Bir yılı aşkın bir süredir devam eden ve Türkiye’de 9 aydır hayatı durma noktasına getiren koronavirüs salgınından en çok etkilenen kesimlerin başında sanatçılar geliyor.

2020 yılında  salgın döneminde  yok sayılanlar onlar oldu

Kimi günübirlik kazandığı parayla geçinen ve pek çoğunun geliri yok denecek kadar az seviyeye inen sanatçılar, koronavirüs pandemisinin tutunamayanlarından oldu. Resimden, heykele ve müziğe pek çok daldan sanatçılar, içinden geçtikleri 1 yıla yakın zorlu süreci Sputnik’e anlattı.
 Sokağa çıkma yasaklarının yanı sıra kültürel etkinlikleri iptal eden pandemi sebebiyle, sanatçılar sahneye çıkamaz, sergi gibi etkinlikler düzenleyemez hale geldi, film ve belgesel gösterimleri rafa kalktı. Henüz yaygın bir hal almasa da bu bariyeri aşmak için çeşitli sanat dalları sanal ortama taşınmaya başladı. Kültür ve Turizm Bakanlığı, müze ve ören yerlerinin 3 boyutlu gerçek modellerinin internet üzerinden görülebilmesi için sanal turları erişime açtı. Çeşitli özel tiyatrolar, oyunlarını ‘sahneden naklen’ yayınlayarak izleyicilerinin maddi desteğiyle ayakta kalmaya çalışıyor. Ancak 2020’nin son yarısında mutasyonla gündeme gelen Kovid-19 salgınının uzaması ihtimali, “farklı dallardaki sanatçılar daha ne kadar ayakta kalabilir” sorusuna da beraberinde getirdi. 
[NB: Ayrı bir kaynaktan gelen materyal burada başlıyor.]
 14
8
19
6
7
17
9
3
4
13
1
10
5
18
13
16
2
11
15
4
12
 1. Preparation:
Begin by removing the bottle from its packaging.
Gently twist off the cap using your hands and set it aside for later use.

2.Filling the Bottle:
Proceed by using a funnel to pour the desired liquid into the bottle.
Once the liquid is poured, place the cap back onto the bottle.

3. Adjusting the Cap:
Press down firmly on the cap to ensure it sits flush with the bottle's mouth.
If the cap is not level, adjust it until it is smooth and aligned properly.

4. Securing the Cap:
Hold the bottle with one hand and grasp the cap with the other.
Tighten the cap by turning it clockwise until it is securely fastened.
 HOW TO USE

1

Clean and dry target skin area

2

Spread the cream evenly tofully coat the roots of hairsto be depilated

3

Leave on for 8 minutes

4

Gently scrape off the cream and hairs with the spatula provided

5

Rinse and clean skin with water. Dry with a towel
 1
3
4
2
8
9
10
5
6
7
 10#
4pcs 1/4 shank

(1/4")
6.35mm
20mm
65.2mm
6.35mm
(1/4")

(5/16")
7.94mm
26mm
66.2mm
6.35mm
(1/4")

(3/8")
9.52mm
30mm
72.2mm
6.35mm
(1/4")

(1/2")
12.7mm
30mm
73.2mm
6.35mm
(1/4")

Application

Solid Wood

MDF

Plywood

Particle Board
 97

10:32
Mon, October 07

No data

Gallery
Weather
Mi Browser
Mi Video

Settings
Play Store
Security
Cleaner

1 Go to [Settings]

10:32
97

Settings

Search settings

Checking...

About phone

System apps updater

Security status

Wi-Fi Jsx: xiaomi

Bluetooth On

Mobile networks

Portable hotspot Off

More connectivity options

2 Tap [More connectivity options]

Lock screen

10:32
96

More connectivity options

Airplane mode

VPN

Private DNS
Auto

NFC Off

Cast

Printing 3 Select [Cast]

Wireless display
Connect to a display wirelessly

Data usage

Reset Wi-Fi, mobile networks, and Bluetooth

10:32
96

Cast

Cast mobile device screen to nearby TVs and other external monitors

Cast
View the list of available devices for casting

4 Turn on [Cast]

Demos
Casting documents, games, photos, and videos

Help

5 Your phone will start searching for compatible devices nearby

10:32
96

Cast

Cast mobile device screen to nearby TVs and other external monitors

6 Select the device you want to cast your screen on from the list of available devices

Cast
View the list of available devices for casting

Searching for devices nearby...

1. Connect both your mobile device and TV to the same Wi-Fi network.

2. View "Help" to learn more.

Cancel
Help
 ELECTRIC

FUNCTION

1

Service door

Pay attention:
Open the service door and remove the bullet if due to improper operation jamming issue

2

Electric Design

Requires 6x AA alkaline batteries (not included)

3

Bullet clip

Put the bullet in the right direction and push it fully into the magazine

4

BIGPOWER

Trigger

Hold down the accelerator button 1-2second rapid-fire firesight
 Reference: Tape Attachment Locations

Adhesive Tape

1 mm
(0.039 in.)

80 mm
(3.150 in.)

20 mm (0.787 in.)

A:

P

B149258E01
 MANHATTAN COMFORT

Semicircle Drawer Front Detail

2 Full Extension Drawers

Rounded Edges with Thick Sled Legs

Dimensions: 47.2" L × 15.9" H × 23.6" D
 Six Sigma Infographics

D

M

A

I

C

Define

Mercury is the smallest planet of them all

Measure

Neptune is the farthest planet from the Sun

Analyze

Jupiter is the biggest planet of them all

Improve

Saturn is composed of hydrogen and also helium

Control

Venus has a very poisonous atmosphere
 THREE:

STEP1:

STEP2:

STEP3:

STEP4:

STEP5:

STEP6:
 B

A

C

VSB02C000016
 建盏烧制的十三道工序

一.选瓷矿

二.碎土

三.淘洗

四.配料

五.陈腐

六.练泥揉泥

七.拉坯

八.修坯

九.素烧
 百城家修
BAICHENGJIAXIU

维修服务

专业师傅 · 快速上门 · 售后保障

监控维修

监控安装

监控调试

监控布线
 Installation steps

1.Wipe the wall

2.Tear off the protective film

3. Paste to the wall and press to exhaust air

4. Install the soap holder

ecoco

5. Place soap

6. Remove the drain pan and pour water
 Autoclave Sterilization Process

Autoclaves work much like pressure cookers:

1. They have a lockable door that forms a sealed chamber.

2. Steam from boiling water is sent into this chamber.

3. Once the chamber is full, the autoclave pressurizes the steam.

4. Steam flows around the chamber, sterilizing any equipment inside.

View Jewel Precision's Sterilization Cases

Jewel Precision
‘Çoğu sigortasız, kayıtsız çalışan müzisyenlerin durumu daha da kötüleşti, intihar edenler, enstrümanını satanlar var’
Yüksek Sadakat grubunun kurucusu, bas gitaristi, bestecisi ve söz yazarı müzisyen Kutlu Özmakinacı, pandemi sürecini en kötü geçirenlerin müzik sektöründekiler olduğuna işaret ediyor. Özmakinacı “Müzik sektörü ve emekçileri için temel bir düzenleme yok. Hemen hemen hepsi kayıt dışı yaşayan insanlar. Bugün kazanıp bugün tüketen ve yarın tekrar kazanmak zorunda olan insanlar. Müzisyen dediğiniz grubu zaman akustik gitarıyla müzik yapandan tutun, Kumkapı’daki balık restoranlarında çalanlara kadar pek çoğu sigortasız, kayıtsız çalışanlar oluşturuyor. Yani aslında yoklar. Bu tabloya bir de pandemi eklenince çalışma imkanları sıfırlanınca çok dramatik hikayeler duyuyoruz. İntihar edenler var, enstrümanlarını yani geçim kaynaklarını satan çok fazla insan var. Son bir ümit olarak satıp 3-5 bin lira alıp bununla da 2-3 ay karnını doyuracaklar, düşünün” diyor.

‘Türkiye’de ilk vazgeçilecek şey müzik, bir olay olunca ilk akla gelen konser iptal etmek’ 


Türkiye’de “hiç bir zaman ayakları yere basan bir sektör olmayan” müziğin durumunun pandemiyle birlikte daha kötüye gittiğine işaret eden Özmakinacı “Herhangi bir olayda ilk akla gelen konser iptal etmek olur. Yine toplumun müziği algılanış biçimi de çoğu zaman ‘bizi eğlendirin, haydi eller havaya’ bakış açısından çok farklı olmaz. Üstüne bir de, konserlerinin maalesef hastalığın hızla bulaşmasının önünü açtığı gerçeğini de koyarsak, müzisyenlerin ayaklar altında çiğnendiği koşulları daha iyi anlayabiliriz. Bu maalesef böyle sürecektir” diyor. 

‘Müzisyenler kayıt altında değil, Konya’daki bir mekanda müzik yapan insandan haberdar bile değiliz’ 
Özmakinacı’ya göre başta müzisyenler olmak üzere sanatçılara devlet desteği verilmesi ihtimal dahilinde bile değil: 

“Devlet için biz zaten çalgıcıdan ibaretiz. O yüzden bir destek beklentimiz yok. Aslında sadece müzik sektörü değil her sektörden insanların durumu kayıt altında olmalı. Türkiye'de müzik yapan kaç insan varsa bunların belli bir meslek örgütüne dahil olmaları ki her şeyden önce varlıkları belli olsun. Halbuki, bizim Konya’da bir mekanda müzik yapan insandan haberimiz yok. Almanya gibi bu sistemi düzgünce kurmayı beceren ülkelerde her şey, herkes kayıt altında ve durumları biliniyor. Ancak bunun olması için de kurumsal bir yapı gerekiyor. Bizde ise birkaç tane ‘saray konseri’ verildi. Bunun ötesine geçilemedi.”